Teaching factory memungkinkan siswa untuk belajar memproduksi barang yang sesuai

dengan disiplin ilmunya.

Untuk membantu mewujudkan hal tersebut tentunya membutuhkan sinergi yang baik

antara tenaga pengajar dalam menyampaikan pelajaran dan pihak sekolah dalam

menyediakan fasilitas penunjang untuk membantu siswa dalam belajar. Sebagai tenaga

pengajar guru dituntut untuk bisa memaksimalkan potensi yang ada pada siswa dan

memfasilitasi setiap perkembanganya. Untuk itu guru perlu menggunakan strategi

pembelajaran yang baik pula untuk mewujudkannya. Pemahaman tentang teori belajar dapat

menjadi bekal bagi guru untuk menerapkan strategi pembelajaran, konstruktivisme sebagai

salah satu teori belajar berpandangan bahwa pengetahuan dibangun dari hal-hal yang
berkaitan dengan pengetahuan tersebut. Teaching factory sebagai program belajar produktif

memerlukan pemahaman yang kompleks sesuai dengan disiplin ilmunya. Hal tersebut sesuai

dengan teori konstruktivisme, sehingga muncul permasalahan bagaimanakah penerapan

teaching factory menggunakan teori belajar konstruktivisme?

2. Rumusan Masalah

Berdasarkan uraian diatas memunculkan beberapa permasalahan terkait penerapan

program teaching factory di SMK . Diantaranya adalah:

• Pemahaman tentang teaching factory serta komponen pendukungnya

• Teori belajar konstruktivisme yang sesuai dengan pembelajaran di SMK

• Penerapan teaching factory menggunakan teori pembelajaran konstruktivisme

3. Tujuan Penulisan

Penulisan makalah ini bertujuan untuk:

1. Alternatif penerapan teaching factory sebagai proses pembelajaran di Sekolah Menengah

Kejuruan menggunakan teori belajar konstruktivisme yang sesuai dengan perkembangan

kurikulum dan tuntutan dunia industri.

2. Mengembangkan teaching factory di Sekolah Menengah Kejuruan yang berkualitas dan

sesuai dengan kebutuhan dunia industri.

3. Meningkatkan kualitas lulusan Sekolah Menengah Kejuruan dalam persaingan tenaga

kerja.
4. Metode Pembahasan

Penulis menggunakan tinjauan pustaka dan analisis yang mendasar terhadap pembuatan

makalah ini.

BAB II

PEMBAHASAN

A. Teaching Factory (TEFA)

Teaching Factory adalah suatu konsep pembelajaran dalam suasana sesungguhnya,

sehingga dapat menjembatani kesenjangan kompetensi antara kebutuhan industri dan

pengetahuan sekolah. Teknologi pembelajaran yang inovatif dan praktek produktif

merupakan konsep metode pendidikan yang berorientasi pada manajemen pengelolaan siswa

dalam pembelajaran agar selaras dengan kebutuhan dunia industri. (Brosur IGI, 2007).

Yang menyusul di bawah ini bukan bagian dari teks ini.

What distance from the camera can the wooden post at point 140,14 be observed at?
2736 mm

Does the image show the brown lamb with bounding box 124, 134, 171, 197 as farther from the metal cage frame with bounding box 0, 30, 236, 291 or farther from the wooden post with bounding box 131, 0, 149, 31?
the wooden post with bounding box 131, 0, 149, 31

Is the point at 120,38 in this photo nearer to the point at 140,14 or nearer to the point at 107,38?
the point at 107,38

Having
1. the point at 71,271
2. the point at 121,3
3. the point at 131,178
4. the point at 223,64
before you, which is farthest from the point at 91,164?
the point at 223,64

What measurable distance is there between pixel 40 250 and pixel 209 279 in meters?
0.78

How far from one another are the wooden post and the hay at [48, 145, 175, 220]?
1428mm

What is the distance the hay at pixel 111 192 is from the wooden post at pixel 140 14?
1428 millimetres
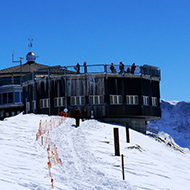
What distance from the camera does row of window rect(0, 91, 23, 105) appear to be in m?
62.0

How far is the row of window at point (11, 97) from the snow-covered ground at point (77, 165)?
2945cm

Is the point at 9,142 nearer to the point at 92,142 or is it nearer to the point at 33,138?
the point at 33,138

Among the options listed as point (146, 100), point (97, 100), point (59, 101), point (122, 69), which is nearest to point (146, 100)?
point (146, 100)

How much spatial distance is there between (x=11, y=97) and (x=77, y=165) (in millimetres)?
42593

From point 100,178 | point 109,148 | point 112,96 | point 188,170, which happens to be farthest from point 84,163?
point 112,96

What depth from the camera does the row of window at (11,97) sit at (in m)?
62.0

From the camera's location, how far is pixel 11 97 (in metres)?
62.5

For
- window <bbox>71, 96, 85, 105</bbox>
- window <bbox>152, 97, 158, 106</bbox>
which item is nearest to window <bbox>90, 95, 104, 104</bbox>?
window <bbox>71, 96, 85, 105</bbox>

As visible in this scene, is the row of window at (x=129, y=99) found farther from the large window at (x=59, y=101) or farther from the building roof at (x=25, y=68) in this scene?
the building roof at (x=25, y=68)

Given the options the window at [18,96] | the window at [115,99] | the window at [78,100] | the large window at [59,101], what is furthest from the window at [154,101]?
the window at [18,96]

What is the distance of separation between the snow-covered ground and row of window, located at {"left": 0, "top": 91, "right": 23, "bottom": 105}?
2945cm

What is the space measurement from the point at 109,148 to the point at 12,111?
117 feet

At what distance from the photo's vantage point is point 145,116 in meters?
47.8

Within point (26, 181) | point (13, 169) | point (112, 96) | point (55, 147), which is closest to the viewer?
point (26, 181)
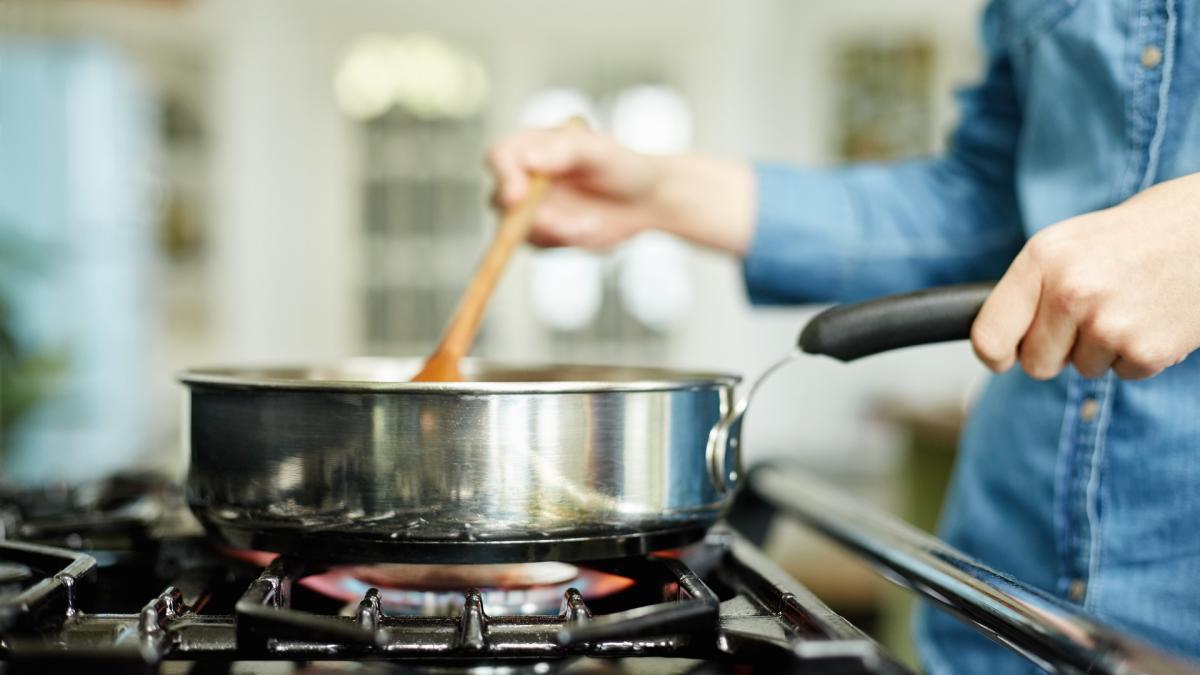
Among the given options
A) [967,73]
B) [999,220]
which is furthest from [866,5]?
[999,220]

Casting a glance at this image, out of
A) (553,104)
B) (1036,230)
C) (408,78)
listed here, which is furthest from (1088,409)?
(408,78)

Dalam pengertian lain bahwa pembelajaran berbasis produksi adalah suatu proses

pembelajaran keahlian atau ketrampilan yang dirancang dan dilaksanakan berdasarkan

prosedur dan standar bekerja yang sesungguhnya (real job) untuk menghasilkan barang atau

jasa yang sesuai dengan tuntutan pasar atau konsumen. Dengan kata lain barang yang

diproduksi dapat berupa hasil produksi yang dapat dijual atau yang dapat digunakan oleh

masyarakat, sekolah atau konsumen.

Program Teaching Factory (TEFA) merupakan perpaduan pembelajaran yang sudah

ada yaitu Competency Based Training (CBT) dan Production Based Training (PBT), dalam

pengertiannya bahwa suatu proses keahlian atau keterampilan (life skill) dirancang dan
dilaksanakan berdasarkan prosedur dan standar bekerja yang sesungguhnya untuk

menghasilkan produk yang sesuai dengan tuntutan pasar/ konsumen.

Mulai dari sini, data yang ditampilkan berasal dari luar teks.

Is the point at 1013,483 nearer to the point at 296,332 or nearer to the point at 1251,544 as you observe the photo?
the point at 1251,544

Dalam penjelasan singkatnya teaching factory adalah pembelajaran berorientasi bisnis

dan produksi. Proses penerapan program teaching factory adalah dengan memadukan

konsep bisnis dan pendidikan kejuruan sesuai dengan kompetensi keahlian yang relevan,

misalnya : pada program studi keahlian tata busana melalui kegiatan pembuatan dan

penjualan busana yang dikerjakan oleh peserta didik.

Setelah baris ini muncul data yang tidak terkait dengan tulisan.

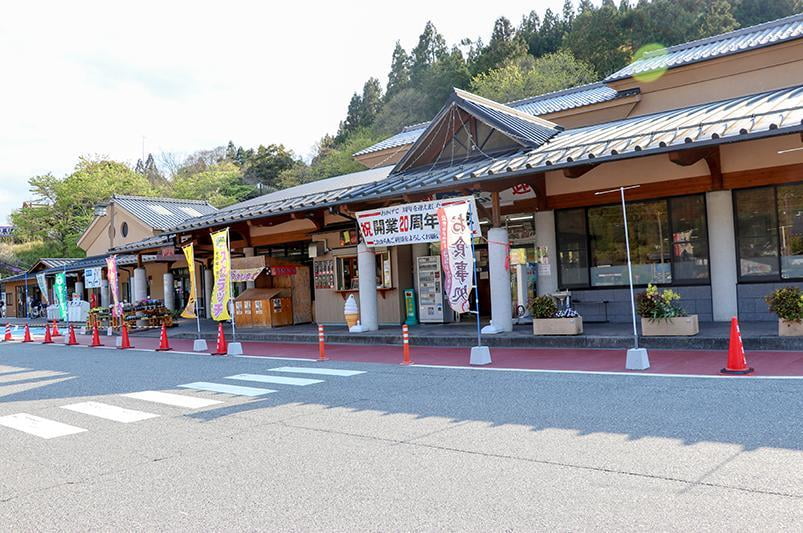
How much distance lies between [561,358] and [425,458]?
6.37 metres

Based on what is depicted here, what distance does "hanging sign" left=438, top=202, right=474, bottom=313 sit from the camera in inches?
508

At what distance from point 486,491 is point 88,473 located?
3830mm

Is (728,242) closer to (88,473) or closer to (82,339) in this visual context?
(88,473)

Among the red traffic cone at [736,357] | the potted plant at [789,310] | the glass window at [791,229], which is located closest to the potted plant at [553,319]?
the potted plant at [789,310]

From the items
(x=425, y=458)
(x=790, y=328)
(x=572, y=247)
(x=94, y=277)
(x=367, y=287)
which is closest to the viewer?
(x=425, y=458)

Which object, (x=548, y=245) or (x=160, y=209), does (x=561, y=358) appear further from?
(x=160, y=209)

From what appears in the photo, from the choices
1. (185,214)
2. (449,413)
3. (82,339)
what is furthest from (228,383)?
(185,214)

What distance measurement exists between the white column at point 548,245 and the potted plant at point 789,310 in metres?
5.95

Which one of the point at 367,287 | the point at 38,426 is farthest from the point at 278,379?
the point at 367,287

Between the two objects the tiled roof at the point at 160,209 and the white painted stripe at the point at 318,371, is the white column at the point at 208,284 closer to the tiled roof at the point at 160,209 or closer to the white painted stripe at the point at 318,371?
the tiled roof at the point at 160,209

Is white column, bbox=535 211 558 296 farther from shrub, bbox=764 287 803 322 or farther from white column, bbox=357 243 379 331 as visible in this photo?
shrub, bbox=764 287 803 322

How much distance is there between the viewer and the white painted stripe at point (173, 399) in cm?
939

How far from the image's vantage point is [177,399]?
9914 mm

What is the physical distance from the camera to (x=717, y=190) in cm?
1356
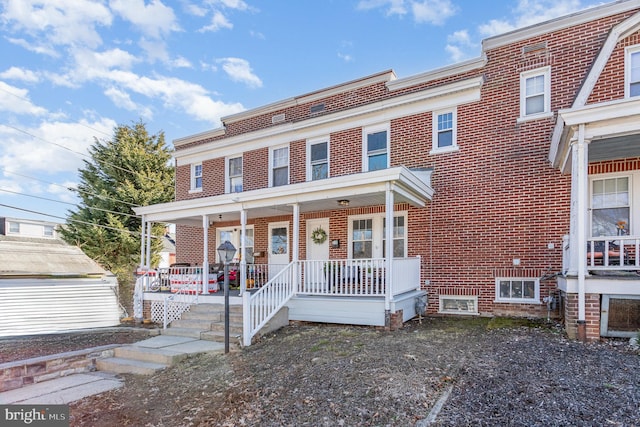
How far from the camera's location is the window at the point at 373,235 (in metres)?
10.3

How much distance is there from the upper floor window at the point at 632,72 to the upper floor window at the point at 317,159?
7.50 meters

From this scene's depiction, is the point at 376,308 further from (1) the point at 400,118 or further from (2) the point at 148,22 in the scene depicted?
(2) the point at 148,22

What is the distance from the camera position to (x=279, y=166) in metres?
12.8

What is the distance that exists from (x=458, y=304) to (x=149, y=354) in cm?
729

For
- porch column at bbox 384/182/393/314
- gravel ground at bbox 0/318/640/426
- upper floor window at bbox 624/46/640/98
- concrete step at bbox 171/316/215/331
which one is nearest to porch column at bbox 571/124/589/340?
gravel ground at bbox 0/318/640/426

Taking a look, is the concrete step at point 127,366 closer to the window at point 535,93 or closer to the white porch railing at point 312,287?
the white porch railing at point 312,287

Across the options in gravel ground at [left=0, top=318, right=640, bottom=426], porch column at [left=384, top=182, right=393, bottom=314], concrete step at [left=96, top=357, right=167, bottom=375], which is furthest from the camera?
porch column at [left=384, top=182, right=393, bottom=314]

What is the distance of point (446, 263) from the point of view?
9.58 metres

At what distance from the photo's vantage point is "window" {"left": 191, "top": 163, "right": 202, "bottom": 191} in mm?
14711

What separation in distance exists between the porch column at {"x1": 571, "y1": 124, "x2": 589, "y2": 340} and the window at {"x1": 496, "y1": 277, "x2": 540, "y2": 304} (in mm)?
2597

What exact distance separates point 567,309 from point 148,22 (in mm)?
14515

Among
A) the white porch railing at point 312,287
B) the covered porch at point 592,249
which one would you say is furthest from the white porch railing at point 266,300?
the covered porch at point 592,249

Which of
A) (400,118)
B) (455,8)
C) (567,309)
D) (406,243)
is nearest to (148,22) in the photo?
(400,118)

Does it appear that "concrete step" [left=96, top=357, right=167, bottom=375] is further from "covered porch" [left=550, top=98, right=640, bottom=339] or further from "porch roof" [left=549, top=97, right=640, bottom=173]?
"porch roof" [left=549, top=97, right=640, bottom=173]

Adapun dalam proses pembentukan struktur organisasi manajemen produksi kecil

akan disusun sesuai bentuk struktur organisasi di pabrik serta keterlibatan siswa yang

bertugas dalam jangka waktu selama satu tahun akan dipandu oleh guru produktif yang

bertindak sebagai konsultan, assesor serta fasilitator. Beberapa bagian dalam rencana

pelaksanaan pekerjaan tersebut meliputi : kesiapan ruang produksi beserta peralatan dan

bahan pendukung, tenaga penjualan/ pemasaran, tenaga pembelian, pengelola gudang, kasir

dan bagian administrasi produksi serta pekerjanya. Tidak sedikit lembaga pendidikan

kejuruan yang senantiasa berusaha dan bekerja secara optimal dalam memotivasi dan

merespon penyaluran alumninya, baik sebagai tenaga kerja yang mengisi lingkup pekerjaan

maupun yang membuka lapangan kerja sendiri. Namun karena minimnya informasi akan

peluang kerja merupakan kendala dan kenyataan pahit yang harus diterima bagi jajaran

sekolah yang berada di daerah jauh dari kegiatan bursa kerja/ bisnis.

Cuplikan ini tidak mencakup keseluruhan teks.